_JOB ITEM_
Please put every line of the data below into a numbered list, skipping blank lines. Leave the pictures out of your answer.

_THE INPUT_
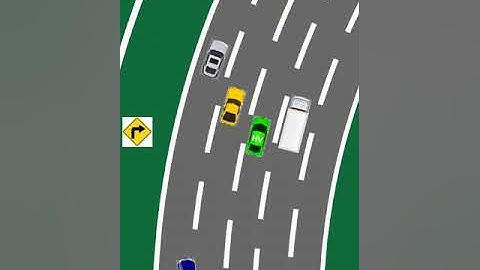 Overtaking Demo (Aggressive Style)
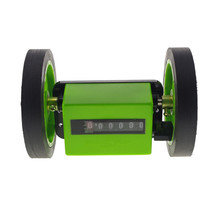 JM316 Yards Counter Mechanical Length Counter Rolling Wheel Drive Ratio:1:3 2024 - buy cheap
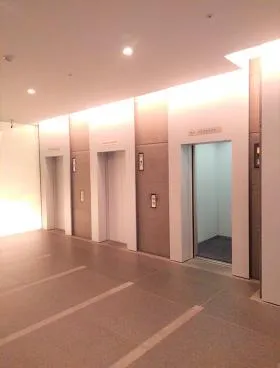 築地KYビルの外観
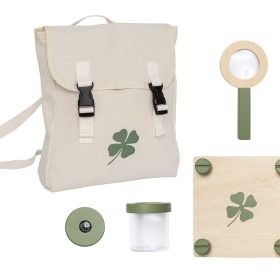 JABADABADO Entdecker-Set 22x24x7cm C2562 5-teilig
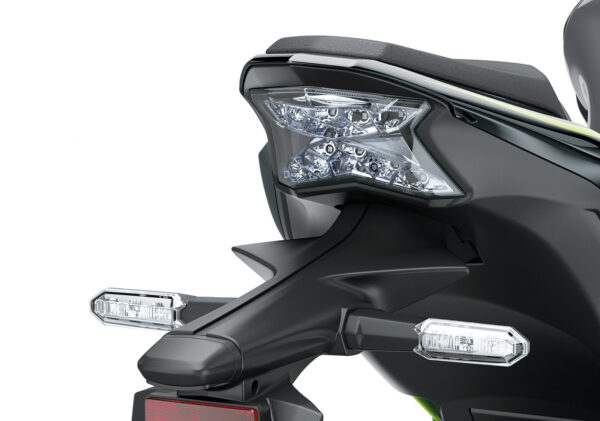 Kawasaki Z900 2020 taillight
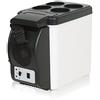 Cukke, scaldino/rinfrescante portatile per auto, frigo elettrico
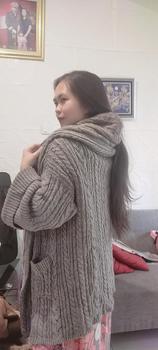 Product Review of (kode 201-300) Nota pembayaran rajut / knitwear by OMSdailywear from e**n 1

_ANSWER TO THE EXERCISE_
1.  Overtaking Demo (Aggressive Style)
2.  JM316 Yards Counter Mechanical Length Counter Rolling Wheel Drive Ratio:1:3 2024 - buy cheap
3.  築地KYビルの外観
4.  JABADABADO Entdecker-Set 22x24x7cm C2562 5-teilig
5.  Kawasaki Z900 2020 taillight
6.  Cukke, scaldino/rinfrescante portatile per auto, frigo elettrico
7.  Product Review of (kode 201-300) Nota pembayaran rajut / knitwear by OMSdailywear from e**n 1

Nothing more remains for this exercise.